PROBLEM TO WORK ON:
Copy exactly the lines from the one containing "genus: Rusa" through the last line of the records below, both included, and leave out the pictures.

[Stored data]
-- -- --

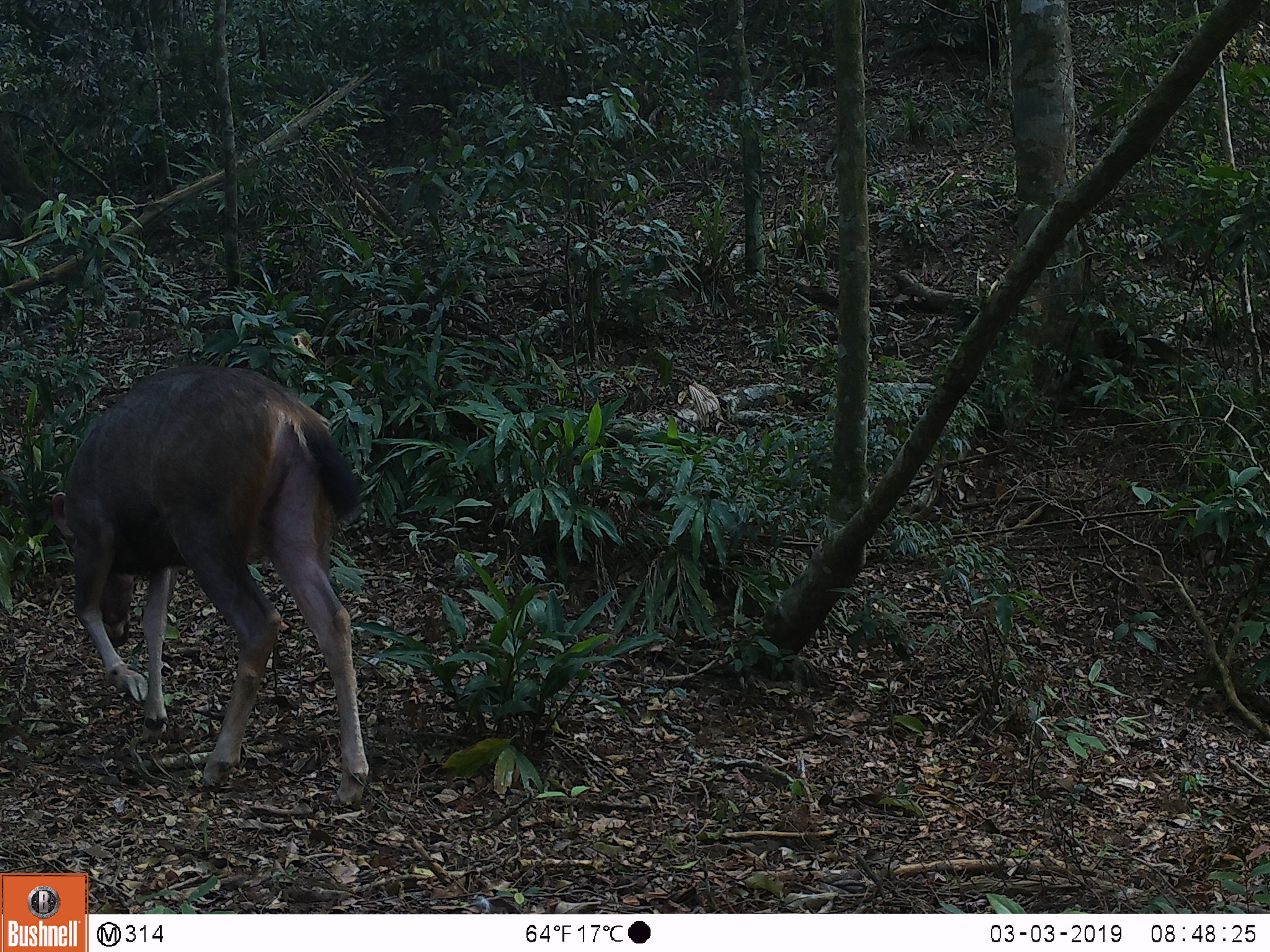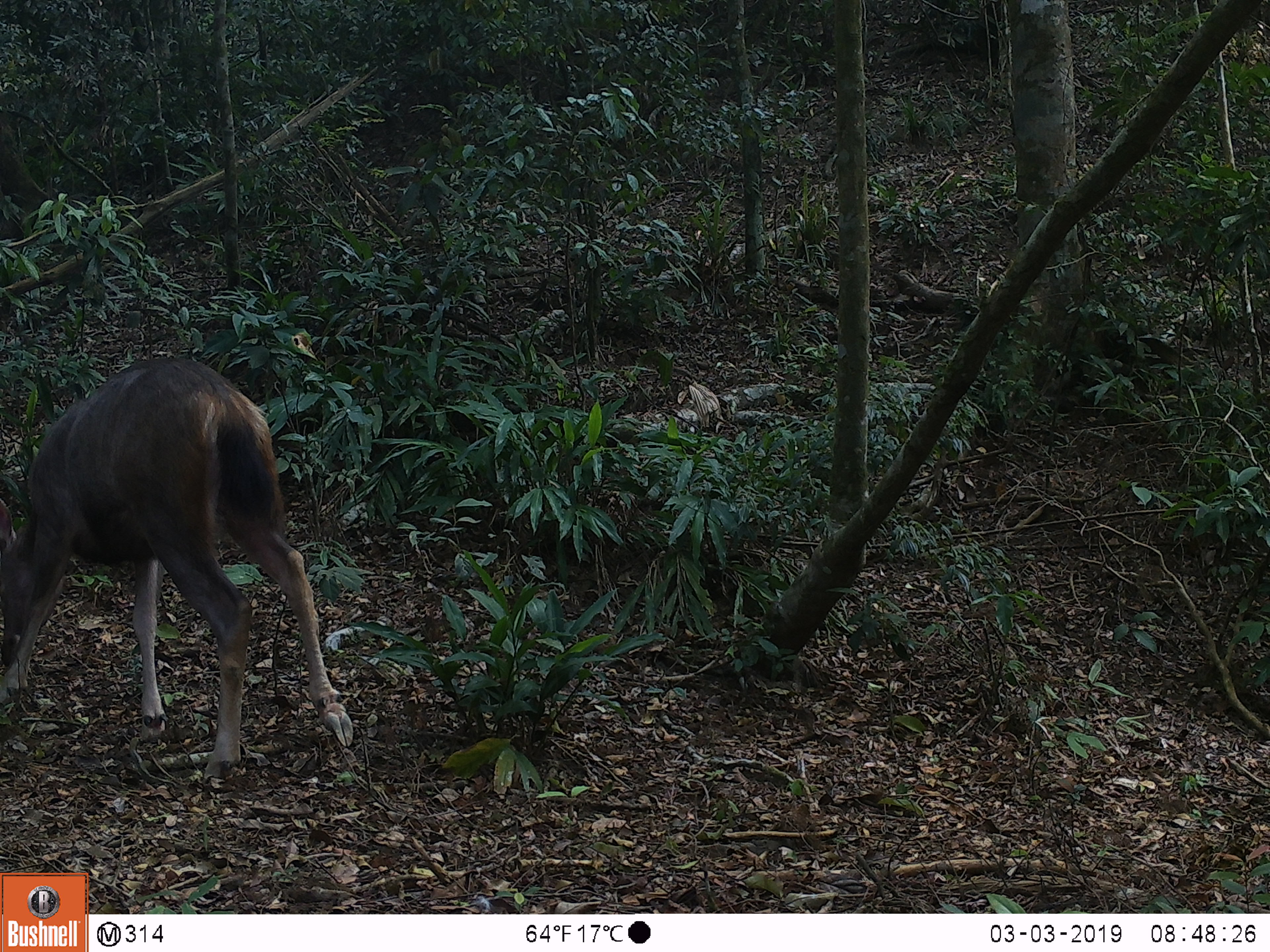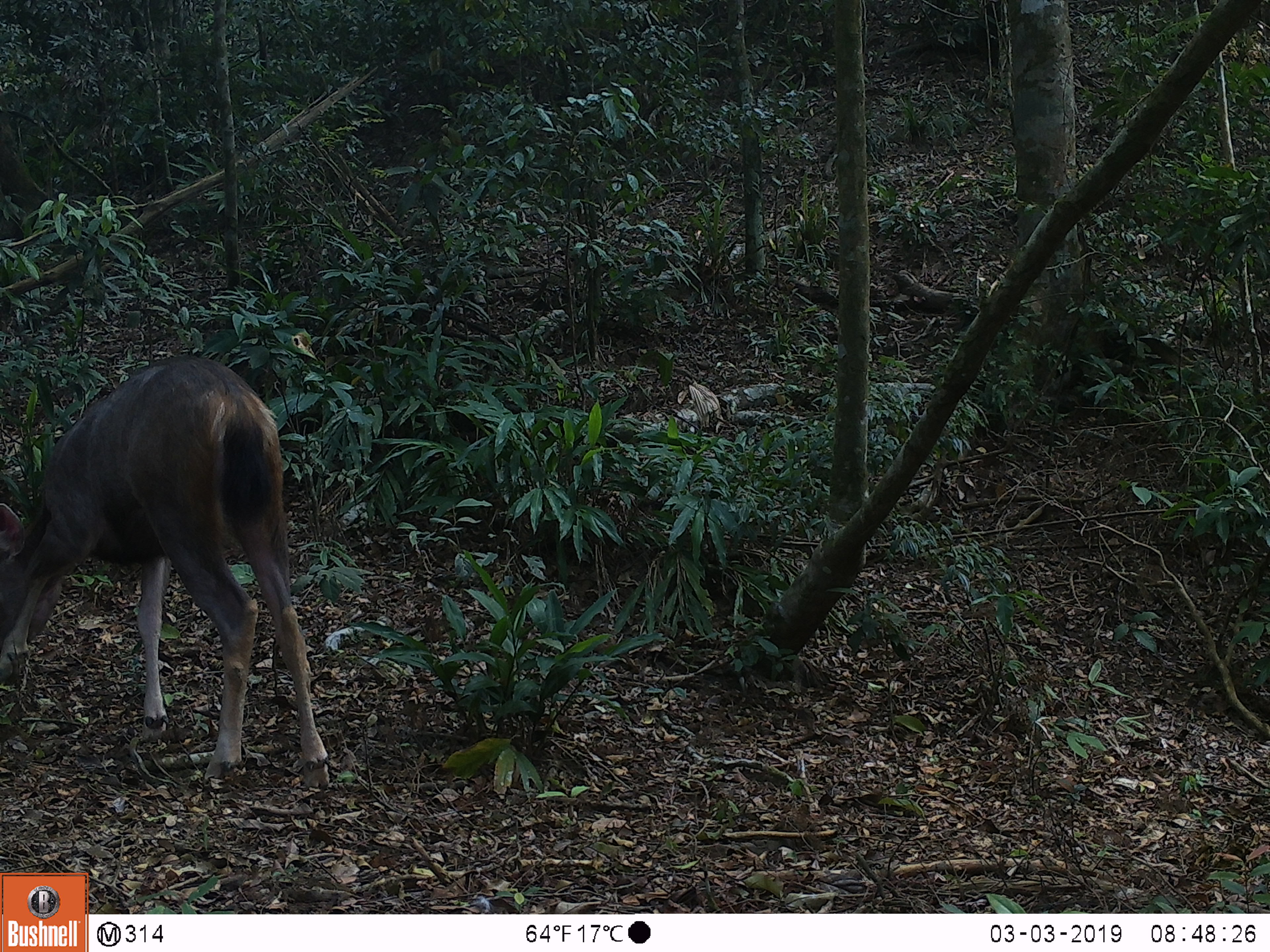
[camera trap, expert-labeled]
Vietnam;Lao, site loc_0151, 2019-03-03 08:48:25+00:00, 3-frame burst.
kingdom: Animalia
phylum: Chordata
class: Mammalia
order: Artiodactyla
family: Cervidae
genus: Rusa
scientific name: Rusa unicolor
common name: sambar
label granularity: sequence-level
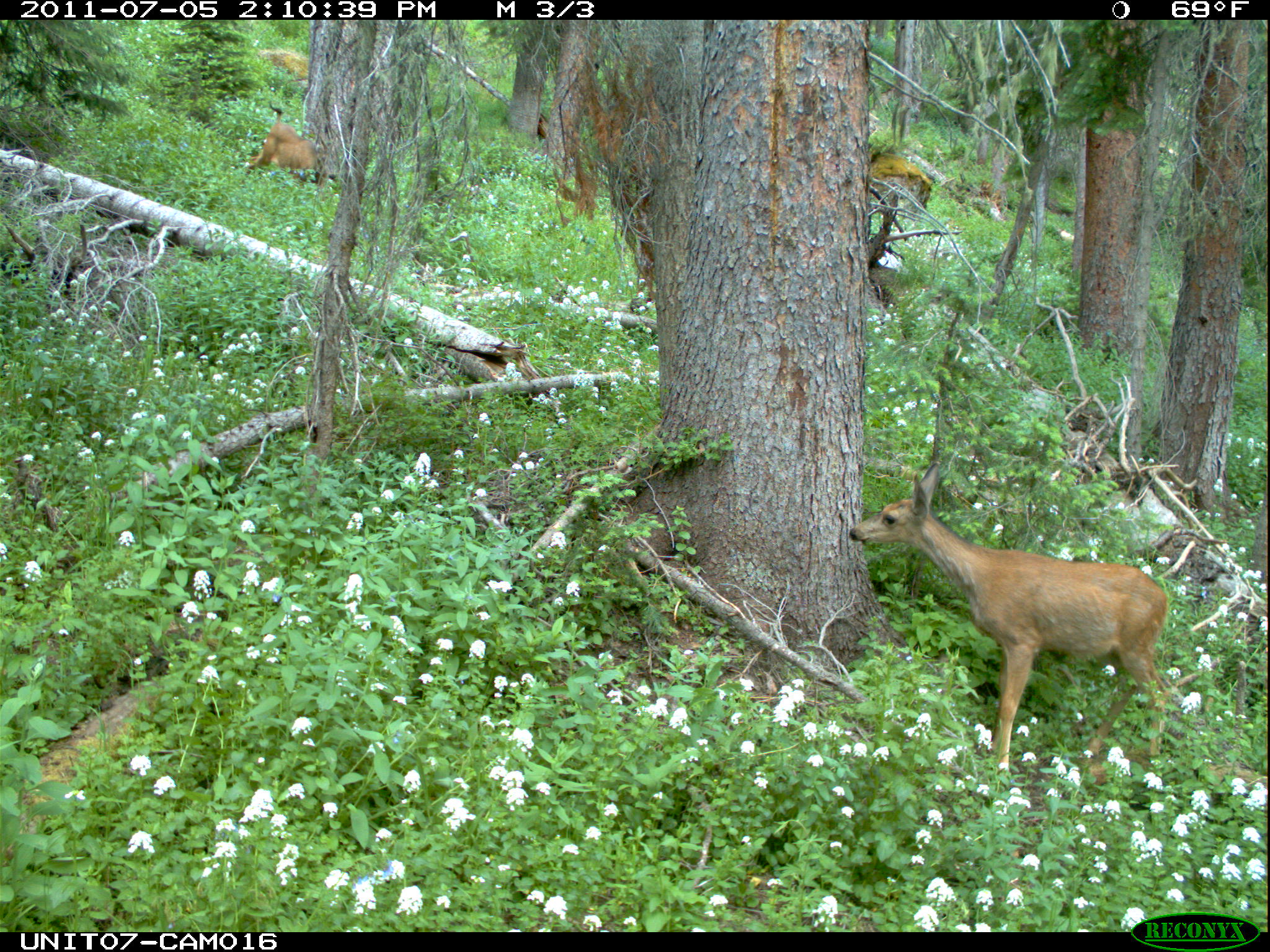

-- -- --

REPLY:
genus: Rusa
scientific name: Rusa unicolor
common name: sambar
label granularity: sequence-level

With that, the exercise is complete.